**Your instructions:**
Reproduce the listing exactly and skip over any pictures.

**Given records:**
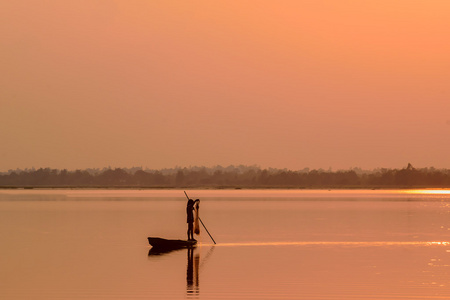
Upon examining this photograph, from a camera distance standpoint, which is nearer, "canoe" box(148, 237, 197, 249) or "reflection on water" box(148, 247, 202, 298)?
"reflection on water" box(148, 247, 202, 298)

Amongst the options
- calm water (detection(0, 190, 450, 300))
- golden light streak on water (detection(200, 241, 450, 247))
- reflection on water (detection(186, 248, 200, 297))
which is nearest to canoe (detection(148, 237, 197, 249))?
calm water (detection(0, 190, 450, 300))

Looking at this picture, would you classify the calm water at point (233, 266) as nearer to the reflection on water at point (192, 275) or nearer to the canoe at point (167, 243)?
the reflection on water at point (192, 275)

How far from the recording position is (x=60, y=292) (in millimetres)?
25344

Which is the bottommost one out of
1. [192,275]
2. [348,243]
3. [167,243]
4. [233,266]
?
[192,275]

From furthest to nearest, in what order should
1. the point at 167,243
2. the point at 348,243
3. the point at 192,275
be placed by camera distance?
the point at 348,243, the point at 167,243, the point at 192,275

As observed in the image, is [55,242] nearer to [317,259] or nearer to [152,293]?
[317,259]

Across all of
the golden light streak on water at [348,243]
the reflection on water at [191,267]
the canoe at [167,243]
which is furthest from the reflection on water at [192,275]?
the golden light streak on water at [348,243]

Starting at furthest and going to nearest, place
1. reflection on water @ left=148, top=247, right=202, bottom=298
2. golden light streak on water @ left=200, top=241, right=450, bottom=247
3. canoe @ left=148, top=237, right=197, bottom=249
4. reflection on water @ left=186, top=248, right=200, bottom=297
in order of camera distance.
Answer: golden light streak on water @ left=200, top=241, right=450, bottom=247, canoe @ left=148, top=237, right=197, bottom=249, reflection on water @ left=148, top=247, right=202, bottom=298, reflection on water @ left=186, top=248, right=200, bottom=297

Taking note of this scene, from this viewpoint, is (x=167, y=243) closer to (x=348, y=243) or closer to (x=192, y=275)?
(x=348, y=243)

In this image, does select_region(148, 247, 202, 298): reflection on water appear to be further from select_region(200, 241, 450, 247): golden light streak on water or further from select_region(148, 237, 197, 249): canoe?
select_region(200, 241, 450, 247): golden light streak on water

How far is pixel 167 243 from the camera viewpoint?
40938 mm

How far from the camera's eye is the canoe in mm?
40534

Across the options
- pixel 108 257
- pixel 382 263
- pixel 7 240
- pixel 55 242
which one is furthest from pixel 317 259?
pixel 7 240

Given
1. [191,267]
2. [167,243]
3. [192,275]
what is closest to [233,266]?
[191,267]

**Answer to this task:**
Upon examining this photograph, from a camera distance standpoint, which is nearer, "canoe" box(148, 237, 197, 249) or "reflection on water" box(148, 247, 202, 298)?
"reflection on water" box(148, 247, 202, 298)

Amongst the options
- calm water (detection(0, 190, 450, 300))
- golden light streak on water (detection(200, 241, 450, 247))
- reflection on water (detection(186, 248, 200, 297))
which is nearest to canoe (detection(148, 237, 197, 249))?
calm water (detection(0, 190, 450, 300))

Looking at this picture, would you classify the calm water at point (233, 266) as nearer to the reflection on water at point (192, 275) or nearer to the canoe at point (167, 243)?
the reflection on water at point (192, 275)

How far from the recording position is (x=60, y=292) (in millimetres)?
25344

Which is the bottommost one out of
1. [192,275]
2. [348,243]
3. [167,243]
4. [233,266]
?
[192,275]

From furthest to nearest, in what order should
1. the point at 167,243
2. the point at 348,243
3. the point at 192,275
be placed by camera distance?
the point at 348,243, the point at 167,243, the point at 192,275

As observed in the image, is [55,242] nearer to [317,259] or nearer to [152,293]?
[317,259]

Across all of
the golden light streak on water at [348,243]
the reflection on water at [191,267]
the canoe at [167,243]
which is furthest from the reflection on water at [192,275]?
the golden light streak on water at [348,243]

Starting at furthest and going to nearest, place
1. reflection on water @ left=148, top=247, right=202, bottom=298
2. golden light streak on water @ left=200, top=241, right=450, bottom=247
3. canoe @ left=148, top=237, right=197, bottom=249
4. reflection on water @ left=186, top=248, right=200, bottom=297
in order of camera distance.
Answer: golden light streak on water @ left=200, top=241, right=450, bottom=247, canoe @ left=148, top=237, right=197, bottom=249, reflection on water @ left=148, top=247, right=202, bottom=298, reflection on water @ left=186, top=248, right=200, bottom=297

Taking note of this scene, from this viewpoint, is (x=167, y=243) closer to (x=348, y=243) or closer to (x=192, y=275)?
(x=348, y=243)

In this image, does select_region(148, 247, 202, 298): reflection on water appear to be further from select_region(200, 241, 450, 247): golden light streak on water or further from select_region(148, 237, 197, 249): canoe?
select_region(200, 241, 450, 247): golden light streak on water

How far is pixel 167 243 from the camera viewpoint?
40938 mm

How far from the camera's eye is the canoe in mm?
40534

Across the options
- pixel 108 257
- pixel 382 263
- pixel 7 240
- pixel 55 242
which one is furthest from pixel 317 259?
pixel 7 240

Given
1. [191,267]
2. [167,243]
3. [192,275]
what is closest to [233,266]?
[191,267]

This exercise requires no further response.